Credenze “utili” a detta dello stesso “blasfemo” Voltaire. Utili al popolo ignorante, direbbe lui. Utili anche all’uomo dotto, direi io. Utili, ma non necessarie. Si può benissimo vivere senza “credere” né nei miti religiosi occidentali né a quelli orientali e affidarsi alle argomentazioni razionali della filosofia. Anche la filosofia, è vero, è una costruzione umana che serve a tappare il “Buco”, ma la filosofia (una delle tante) cerca di “convincere” col ragionamento (per quanto possa valere un ragionamento del tutto “storico”). Si può vivere sulla base delle conquiste della scienza che, pur parziali e provvisorie che siano, possono convincere incommensurabilmente di più delle mitologie religiose e dei più o meno sofisticati ragionamenti filosofici.

Ma la scienza tace sul Mistero. Già: ma quale “mortale” ha parole da dire su di esso? Di fronte all’“Assolutamente Altro” (quand’anche ci fosse: il che non è per nulla escluso in linea teorica) non c’è che il “Silenzio”.

Il patrimonio comune è già noto: i “diritti umani”.

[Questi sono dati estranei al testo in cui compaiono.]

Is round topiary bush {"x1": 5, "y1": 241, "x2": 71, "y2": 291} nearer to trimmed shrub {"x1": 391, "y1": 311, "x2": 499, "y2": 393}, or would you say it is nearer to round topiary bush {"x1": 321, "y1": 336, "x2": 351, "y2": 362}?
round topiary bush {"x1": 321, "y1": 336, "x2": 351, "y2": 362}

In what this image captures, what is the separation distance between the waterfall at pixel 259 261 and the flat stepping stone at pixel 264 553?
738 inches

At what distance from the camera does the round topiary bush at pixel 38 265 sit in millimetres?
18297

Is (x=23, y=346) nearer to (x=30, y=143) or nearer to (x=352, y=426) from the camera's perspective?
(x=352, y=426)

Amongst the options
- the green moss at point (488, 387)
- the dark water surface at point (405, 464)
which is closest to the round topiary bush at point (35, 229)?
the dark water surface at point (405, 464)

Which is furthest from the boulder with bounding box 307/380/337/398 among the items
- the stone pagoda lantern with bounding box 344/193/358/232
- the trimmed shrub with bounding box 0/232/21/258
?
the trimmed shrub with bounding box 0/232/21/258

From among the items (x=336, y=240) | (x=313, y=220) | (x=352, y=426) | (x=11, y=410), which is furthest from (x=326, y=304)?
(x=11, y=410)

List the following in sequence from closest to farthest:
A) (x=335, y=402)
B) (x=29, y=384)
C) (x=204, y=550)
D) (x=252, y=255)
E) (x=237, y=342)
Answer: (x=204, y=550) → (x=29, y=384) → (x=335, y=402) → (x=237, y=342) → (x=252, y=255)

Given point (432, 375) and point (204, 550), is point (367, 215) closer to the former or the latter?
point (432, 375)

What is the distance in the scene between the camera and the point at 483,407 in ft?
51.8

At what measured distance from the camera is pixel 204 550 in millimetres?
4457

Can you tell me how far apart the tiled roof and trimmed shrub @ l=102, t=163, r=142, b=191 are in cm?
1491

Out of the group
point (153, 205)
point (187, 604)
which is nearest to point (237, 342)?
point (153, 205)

Parole in libertà, del tutto “soggettive”. Parole… “occidentali”, scritte in una contingente fase di ricerca di un individuo. Parole che esprimono un “credo”. Già: io “credo” che le religioni (tutte le religioni, anche quella religione - qual è il Cristianesimo - che è nata in Oriente, ma che poi si è occidentalizzata) siano delle magnifiche costruzioni“umane”, dei prodotti “storici”. Non “credo” a “verità nascoste” comuni, ma a un patrimonio di credenze comuni (in valori). Ciò che mi preoccupa è che la globalizzazione crescente in corso nei Paesi orientali arrivi a sradicare quei valori (che sono comuni ai nostri) e a imporre un unico valore, quello del dio-dollaro. È questa l’“interdipendenza” che sta vincendo, non quella culturale. Vogliamo contrapporre a questa interdipendenza una “filosofia interculturale” (per usare l’espressione del prof. Torrero)? Non c’è bisogno - a mio modesto avviso - di esplorare i meandri e la stessa “Babele” delle varie mitologie4 o cosiddette “filosofie”. Il patrimonio comune è già noto: i “diritti umani”. È solo facendo leva su questi che potremmo in qualche misura controllare la globalizzazione selvaggia in corso rendendola la più “umana” possibile e mettere in crisi i regimi totalitari.

Crema, 15 aprile 2008

Piero Carelli



1 La domanda-obiezione del prof. Giorgio Carniti nell’ultimo appuntamento del “Caffè” è illuminante.
2 Il sincretismo funziona all’interno dei valori occidentali: non sono coniugabili (e non sono stati, di fatto, coniugati) il liberalismo che esalta l’individuo e il socialismo che esalta, invece, l’istanza della giustizia sociale?
3 Condivido pienamente la posizione di Patrizia De Capua.
4 Una Babele presente non solo nelle storiche “interpretazioni” del Cristianesimo, ma anche nella stessa ortodossia cattolica: basterebbe leggere L’anima e il suo destino di Vito Mancuso per accorgersene.